** DOCUMENT SECTION **
Compilation album by The Spinners
- Released: 2000
- Recorded: May 1961 – May 1963
- Genre: Pop, R&B, doo-wop
- Label: Tri-Phi/Hardye TP 1001
- Producer: Harvey Fuqua

The Spinners chronology
| At Their Best (1999) | The Spinners: Their Early Years (2000) | Essential Collection (2001) |

= The Spinners: Their Early Years =

The Spinners: Their Early Years is a compilation album featuring The Spinners and other various artist that were signed to the Tri-Phi Records/Harvey Records label(s) from 1961 to 1963 (when it was sold to Motown Records). It contains the five singles (and their B-sides) that the group made while signed at Tri-Phi (which was to be compiled into an album that was cancelled due to the label closing), and a few tracks where they sang backing vocals for other acts on both labels. The album also contains songs performed by various other acts that didn't make the transition to Motown.

While Henry Fambrough remained a member of the group during the whole period, he was not featured on their last two singles for the label, as he was serving in the U.S. Armed Services at the time the tracks were recorded (1962–1963). Edgar "Chico" Edwards would fill in while he was away; he would later permanently replace George Dixon when he left the group just prior to their signing at Motown Records. This albums contains all the leads (and recorded material) performed by Dixon, and most of the leads performed by Edwards, though, like most of their Motown material, Bobby Smith was their main lead singer.

This album also marks the first appearance of Ann Bogan, singing here with the Challengers, who would later replace Gladys Horton in the Marvelettes and be a part of the New Birth subgroup, Love, Peace & Happiness along with Leslie and Melvin Wilson.

Professional ratings
Review scores
| Source | Rating |
| AllMusic |  |

==Track listing==

All selections produced by Harvey Fuqua.

All songs written by Harvey Fuqua and/or Gwen Gordy Fuqua*, unless otherwise noted.

1. "That's What Girls Are Made For" *
2. "Sud Buster" *
3. "Whistling 'bout You" (Harvey Fuqua, Mel Kanar, Marvin Gaye) – Harvey (Fuqua) & The Spinners
4. "Heebie Jeebies" (Fuqua, Bobby Smith)
5. "Love (I'm So Glad) I Found You" *
6. "Come On and Answer Me" * – Harvey & The Spinners
7. "What Did She Use" (Fuqua, Reese Palmer, Berry Gordy, Jr.)

** WORK TO BE COMPLETED **
Answer these from the album article:
1. Who produced all the selections on the album?
2. Why was Henry Fambrough absent from the group's last two singles for the label?
3. With which group does Ann Bogan sing on this album?

** SUPPLIED DATA **
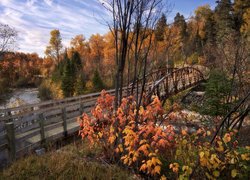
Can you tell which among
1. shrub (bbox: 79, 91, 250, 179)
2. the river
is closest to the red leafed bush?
shrub (bbox: 79, 91, 250, 179)

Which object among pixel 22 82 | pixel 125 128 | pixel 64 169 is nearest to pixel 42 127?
pixel 64 169

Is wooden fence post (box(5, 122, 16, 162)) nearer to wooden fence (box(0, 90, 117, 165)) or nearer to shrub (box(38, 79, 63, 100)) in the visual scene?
wooden fence (box(0, 90, 117, 165))

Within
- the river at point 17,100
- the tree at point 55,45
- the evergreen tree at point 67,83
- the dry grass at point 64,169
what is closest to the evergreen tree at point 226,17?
the dry grass at point 64,169

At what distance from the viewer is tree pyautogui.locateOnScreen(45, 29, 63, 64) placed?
142ft

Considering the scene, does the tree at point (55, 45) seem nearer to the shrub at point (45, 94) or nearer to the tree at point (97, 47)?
the tree at point (97, 47)

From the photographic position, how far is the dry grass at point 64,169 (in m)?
2.96

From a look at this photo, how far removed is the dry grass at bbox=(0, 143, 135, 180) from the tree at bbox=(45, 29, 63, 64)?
138 feet

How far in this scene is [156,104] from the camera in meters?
3.32

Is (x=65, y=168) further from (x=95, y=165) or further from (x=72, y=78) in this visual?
(x=72, y=78)

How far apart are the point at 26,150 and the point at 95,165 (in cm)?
272

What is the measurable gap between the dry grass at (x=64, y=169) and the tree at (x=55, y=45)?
4204 centimetres

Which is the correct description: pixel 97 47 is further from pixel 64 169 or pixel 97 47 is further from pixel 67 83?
pixel 64 169

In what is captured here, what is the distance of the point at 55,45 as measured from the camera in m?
44.1

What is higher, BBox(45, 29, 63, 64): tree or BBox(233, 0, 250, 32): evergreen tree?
BBox(45, 29, 63, 64): tree
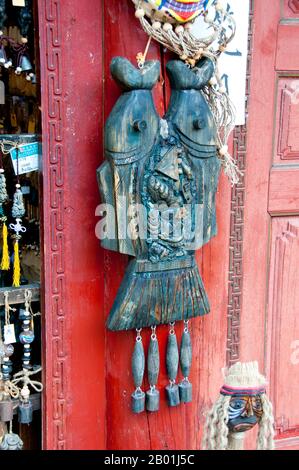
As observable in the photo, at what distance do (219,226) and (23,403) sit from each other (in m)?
0.67

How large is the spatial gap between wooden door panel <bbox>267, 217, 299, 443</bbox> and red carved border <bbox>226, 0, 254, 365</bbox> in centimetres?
11

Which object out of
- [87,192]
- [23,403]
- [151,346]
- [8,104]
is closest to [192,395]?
[151,346]

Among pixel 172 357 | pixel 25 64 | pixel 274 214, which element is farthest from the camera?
pixel 274 214

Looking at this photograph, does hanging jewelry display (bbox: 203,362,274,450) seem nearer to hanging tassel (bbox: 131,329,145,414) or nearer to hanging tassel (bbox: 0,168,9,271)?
hanging tassel (bbox: 131,329,145,414)

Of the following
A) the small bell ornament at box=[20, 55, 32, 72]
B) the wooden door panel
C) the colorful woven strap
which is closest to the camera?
the colorful woven strap

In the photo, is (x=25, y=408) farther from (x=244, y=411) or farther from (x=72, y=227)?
(x=244, y=411)

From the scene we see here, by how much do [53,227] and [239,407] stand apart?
1.92 ft

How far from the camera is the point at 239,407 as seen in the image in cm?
114

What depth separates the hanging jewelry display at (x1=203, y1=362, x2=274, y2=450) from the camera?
3.72 feet

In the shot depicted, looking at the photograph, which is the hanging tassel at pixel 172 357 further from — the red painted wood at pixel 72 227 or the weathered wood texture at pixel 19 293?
the weathered wood texture at pixel 19 293

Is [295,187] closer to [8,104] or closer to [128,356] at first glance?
[128,356]

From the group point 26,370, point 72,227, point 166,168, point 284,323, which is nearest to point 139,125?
point 166,168

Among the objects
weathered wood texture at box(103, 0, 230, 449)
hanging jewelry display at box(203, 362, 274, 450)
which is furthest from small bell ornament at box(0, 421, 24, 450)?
hanging jewelry display at box(203, 362, 274, 450)

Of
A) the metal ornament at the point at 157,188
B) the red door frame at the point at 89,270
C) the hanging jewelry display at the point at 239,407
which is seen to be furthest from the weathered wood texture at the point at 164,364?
the hanging jewelry display at the point at 239,407
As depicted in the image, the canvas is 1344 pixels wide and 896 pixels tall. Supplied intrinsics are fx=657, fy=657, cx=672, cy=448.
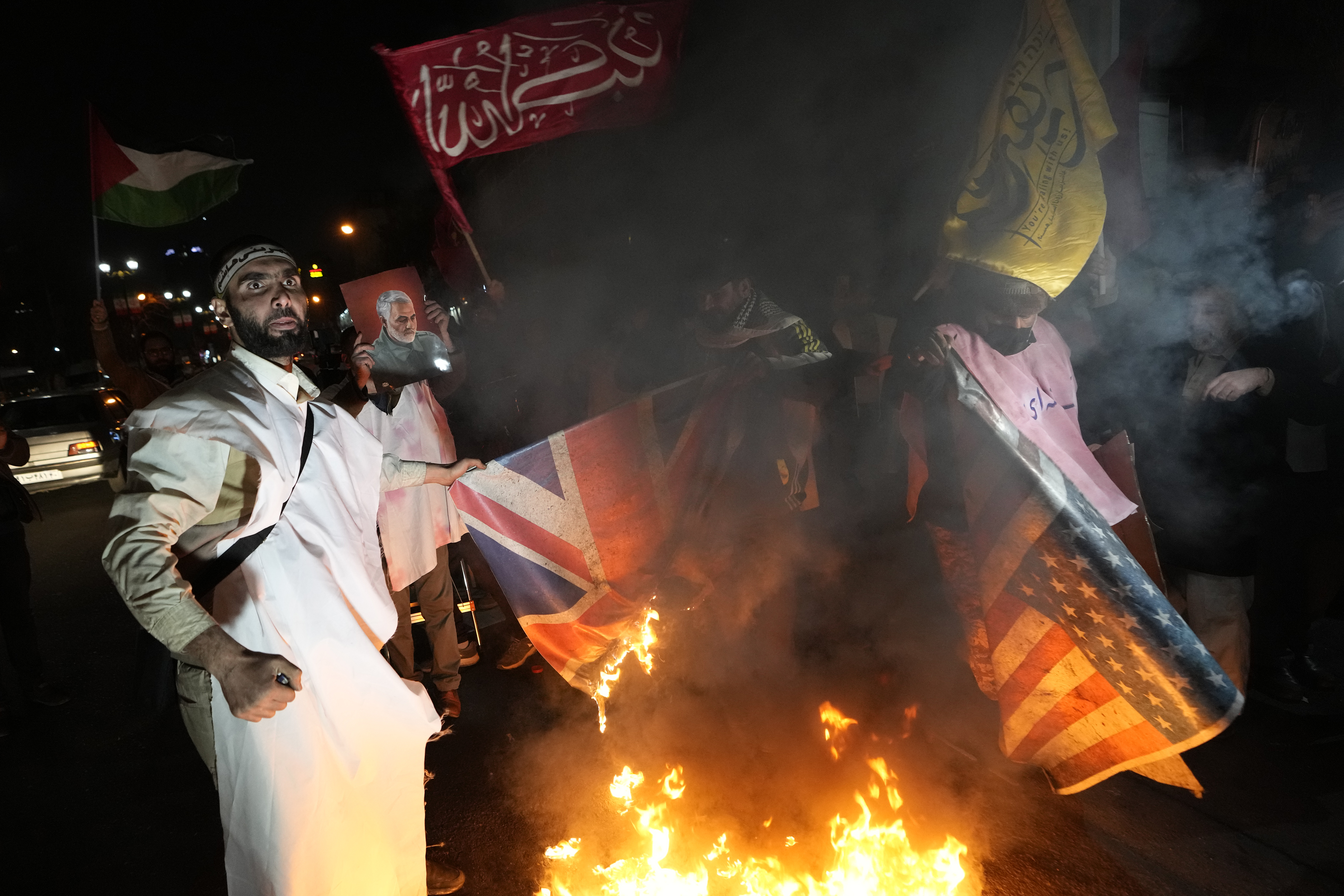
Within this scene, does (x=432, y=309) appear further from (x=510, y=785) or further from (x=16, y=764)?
(x=16, y=764)

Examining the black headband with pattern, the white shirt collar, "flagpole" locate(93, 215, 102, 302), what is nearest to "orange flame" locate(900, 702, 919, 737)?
the white shirt collar

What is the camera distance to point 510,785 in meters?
3.15

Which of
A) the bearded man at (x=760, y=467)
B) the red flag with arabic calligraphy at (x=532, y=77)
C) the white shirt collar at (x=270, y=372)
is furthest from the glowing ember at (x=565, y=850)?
the red flag with arabic calligraphy at (x=532, y=77)

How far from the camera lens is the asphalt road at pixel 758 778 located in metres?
2.49

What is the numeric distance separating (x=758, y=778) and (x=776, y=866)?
0.51m

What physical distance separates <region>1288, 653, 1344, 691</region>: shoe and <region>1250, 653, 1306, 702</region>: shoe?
14 mm

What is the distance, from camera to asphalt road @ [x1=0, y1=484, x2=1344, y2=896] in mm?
2492

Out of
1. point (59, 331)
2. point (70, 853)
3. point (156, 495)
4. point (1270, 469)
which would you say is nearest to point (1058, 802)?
point (1270, 469)

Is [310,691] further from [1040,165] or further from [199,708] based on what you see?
[1040,165]

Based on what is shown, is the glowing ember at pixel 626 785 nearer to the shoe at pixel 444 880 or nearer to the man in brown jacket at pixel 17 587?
the shoe at pixel 444 880

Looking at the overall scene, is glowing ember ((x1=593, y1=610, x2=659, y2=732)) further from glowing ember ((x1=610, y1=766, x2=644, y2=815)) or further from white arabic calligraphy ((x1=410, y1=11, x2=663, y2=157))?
white arabic calligraphy ((x1=410, y1=11, x2=663, y2=157))

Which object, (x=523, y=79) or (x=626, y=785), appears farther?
(x=523, y=79)

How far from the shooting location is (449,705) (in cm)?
379

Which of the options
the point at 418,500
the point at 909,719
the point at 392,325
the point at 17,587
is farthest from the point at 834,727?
the point at 17,587
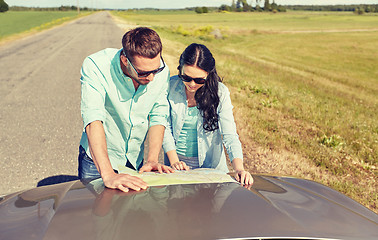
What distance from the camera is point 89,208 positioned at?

** REPLY TO THE EXERCISE **
1. Harvey Fuqua
2. He was serving in the U.S. Armed Services when those tracks were recorded (1962–1963).
3. The Challengers